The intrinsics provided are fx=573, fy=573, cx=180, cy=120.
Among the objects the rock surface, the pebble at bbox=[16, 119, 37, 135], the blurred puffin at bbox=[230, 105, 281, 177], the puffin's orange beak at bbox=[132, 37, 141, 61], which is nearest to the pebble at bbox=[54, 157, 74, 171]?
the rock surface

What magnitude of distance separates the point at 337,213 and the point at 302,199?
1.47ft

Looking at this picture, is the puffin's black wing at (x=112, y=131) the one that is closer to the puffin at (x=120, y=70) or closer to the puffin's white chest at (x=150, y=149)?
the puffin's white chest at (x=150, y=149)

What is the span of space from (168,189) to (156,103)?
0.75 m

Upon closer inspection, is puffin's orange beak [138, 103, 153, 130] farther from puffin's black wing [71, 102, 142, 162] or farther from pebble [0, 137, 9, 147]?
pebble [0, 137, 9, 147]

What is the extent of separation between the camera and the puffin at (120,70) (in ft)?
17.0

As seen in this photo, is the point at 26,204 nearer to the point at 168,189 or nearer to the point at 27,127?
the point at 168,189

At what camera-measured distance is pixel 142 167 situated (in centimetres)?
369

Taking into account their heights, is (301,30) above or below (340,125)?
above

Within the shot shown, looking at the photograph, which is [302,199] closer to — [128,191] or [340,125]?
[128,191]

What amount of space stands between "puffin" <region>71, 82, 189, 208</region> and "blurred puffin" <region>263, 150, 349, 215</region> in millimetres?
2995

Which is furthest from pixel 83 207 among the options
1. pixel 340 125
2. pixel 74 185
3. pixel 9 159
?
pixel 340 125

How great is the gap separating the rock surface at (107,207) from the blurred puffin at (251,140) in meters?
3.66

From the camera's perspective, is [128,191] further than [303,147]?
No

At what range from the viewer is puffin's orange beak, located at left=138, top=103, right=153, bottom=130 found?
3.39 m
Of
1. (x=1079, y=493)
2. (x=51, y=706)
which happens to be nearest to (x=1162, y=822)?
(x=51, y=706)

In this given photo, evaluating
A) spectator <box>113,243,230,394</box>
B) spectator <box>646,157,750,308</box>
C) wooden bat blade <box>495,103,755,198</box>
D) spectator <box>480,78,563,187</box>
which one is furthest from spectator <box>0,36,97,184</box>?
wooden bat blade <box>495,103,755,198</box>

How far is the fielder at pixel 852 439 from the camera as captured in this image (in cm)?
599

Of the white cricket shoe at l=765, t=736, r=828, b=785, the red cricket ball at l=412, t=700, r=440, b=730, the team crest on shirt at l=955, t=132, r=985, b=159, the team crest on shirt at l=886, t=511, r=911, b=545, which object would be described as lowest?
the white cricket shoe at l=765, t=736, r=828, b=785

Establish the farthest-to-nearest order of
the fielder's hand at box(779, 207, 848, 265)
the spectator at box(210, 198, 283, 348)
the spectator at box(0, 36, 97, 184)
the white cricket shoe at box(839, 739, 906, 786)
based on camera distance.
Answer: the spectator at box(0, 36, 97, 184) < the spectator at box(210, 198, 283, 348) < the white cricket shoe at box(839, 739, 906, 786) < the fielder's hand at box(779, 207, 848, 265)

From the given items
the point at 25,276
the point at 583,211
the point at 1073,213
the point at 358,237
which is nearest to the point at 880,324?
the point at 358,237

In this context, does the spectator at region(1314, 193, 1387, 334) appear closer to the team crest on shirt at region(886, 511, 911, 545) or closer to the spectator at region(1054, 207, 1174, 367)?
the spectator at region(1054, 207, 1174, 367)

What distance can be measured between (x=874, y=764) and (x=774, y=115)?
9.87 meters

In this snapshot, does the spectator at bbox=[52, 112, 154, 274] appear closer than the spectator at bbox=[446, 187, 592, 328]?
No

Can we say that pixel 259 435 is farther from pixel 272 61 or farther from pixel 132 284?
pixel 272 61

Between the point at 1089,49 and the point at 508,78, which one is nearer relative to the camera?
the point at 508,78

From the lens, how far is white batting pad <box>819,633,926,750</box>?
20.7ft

======

Task:
Please set down all of the items above again, word for word, with nothing changed.

Complete answer:
The intrinsics provided are fx=573, fy=573, cx=180, cy=120.
Among the objects the rock surface, the pebble at bbox=[16, 119, 37, 135], the blurred puffin at bbox=[230, 105, 281, 177], the puffin's orange beak at bbox=[132, 37, 141, 61], which is nearest to the pebble at bbox=[54, 157, 74, 171]?
the rock surface

What magnitude of distance separates the point at 337,213 and the point at 302,199?
1.47ft

Looking at this picture, is the puffin's black wing at (x=112, y=131) the one that is closer to the puffin at (x=120, y=70) or closer to the puffin's white chest at (x=150, y=149)?
the puffin's white chest at (x=150, y=149)

What is the span of space from (168,189) to (156,103)?
0.75 m

Upon closer inspection, is puffin's orange beak [138, 103, 153, 130] farther from puffin's black wing [71, 102, 142, 162] or farther from pebble [0, 137, 9, 147]?
pebble [0, 137, 9, 147]

What is the extent of separation between the camera and the puffin at (120,70) (in ft)?
17.0

As seen in this photo, is the point at 26,204 nearer to the point at 168,189 or nearer to the point at 27,127?
the point at 168,189

At what camera-measured distance is pixel 142 167 situated (in centimetres)?
369

Taking into account their heights, is (301,30) above or below (340,125)?
above

Within the shot shown, looking at the photograph, which is [302,199] closer to — [128,191] or [340,125]?
[128,191]

What amount of space stands between "puffin" <region>71, 82, 189, 208</region> and "blurred puffin" <region>263, 150, 349, 215</region> in millimetres?
2995

Which is furthest from pixel 83 207 among the options
1. pixel 340 125
2. pixel 74 185
3. pixel 9 159
?
pixel 340 125

How great is the gap separating the rock surface at (107,207) from the blurred puffin at (251,140) in meters?
3.66

From the camera's perspective, is [128,191] further than [303,147]?
No

At what range from the viewer is puffin's orange beak, located at left=138, top=103, right=153, bottom=130 found?
3.39 m
Of
1. (x=1079, y=493)
2. (x=51, y=706)
which happens to be nearest to (x=1162, y=822)?
(x=51, y=706)

In this given photo, evaluating
A) spectator <box>113,243,230,394</box>
B) spectator <box>646,157,750,308</box>
C) wooden bat blade <box>495,103,755,198</box>
D) spectator <box>480,78,563,187</box>
which one is furthest from spectator <box>0,36,97,184</box>?
wooden bat blade <box>495,103,755,198</box>

How far is the fielder at pixel 852 439 from the camera as captured in this image (in cm)?
599

Of the white cricket shoe at l=765, t=736, r=828, b=785, the red cricket ball at l=412, t=700, r=440, b=730, the team crest on shirt at l=955, t=132, r=985, b=159, the team crest on shirt at l=886, t=511, r=911, b=545, which object would be described as lowest?
the white cricket shoe at l=765, t=736, r=828, b=785

Establish the farthest-to-nearest order of
the fielder's hand at box(779, 207, 848, 265)
the spectator at box(210, 198, 283, 348)
the spectator at box(0, 36, 97, 184)
the white cricket shoe at box(839, 739, 906, 786)
based on camera distance.
Answer: the spectator at box(0, 36, 97, 184) < the spectator at box(210, 198, 283, 348) < the white cricket shoe at box(839, 739, 906, 786) < the fielder's hand at box(779, 207, 848, 265)

From the given items
the point at 25,276
the point at 583,211
the point at 1073,213
the point at 358,237
which is nearest to the point at 880,324?
the point at 358,237

In this context, does the spectator at region(1314, 193, 1387, 334) appear closer to the team crest on shirt at region(886, 511, 911, 545) or closer to the spectator at region(1054, 207, 1174, 367)?
the spectator at region(1054, 207, 1174, 367)

What distance can be measured between (x=874, y=764) and (x=774, y=115)?
9.87 meters

In this snapshot, does the spectator at bbox=[52, 112, 154, 274] appear closer than the spectator at bbox=[446, 187, 592, 328]?
No

Can we say that pixel 259 435 is farther from pixel 272 61 or farther from pixel 132 284?
pixel 272 61

Between the point at 1089,49 and the point at 508,78, which one is nearer relative to the camera?
the point at 508,78

From the lens, how far is white batting pad <box>819,633,926,750</box>?
20.7ft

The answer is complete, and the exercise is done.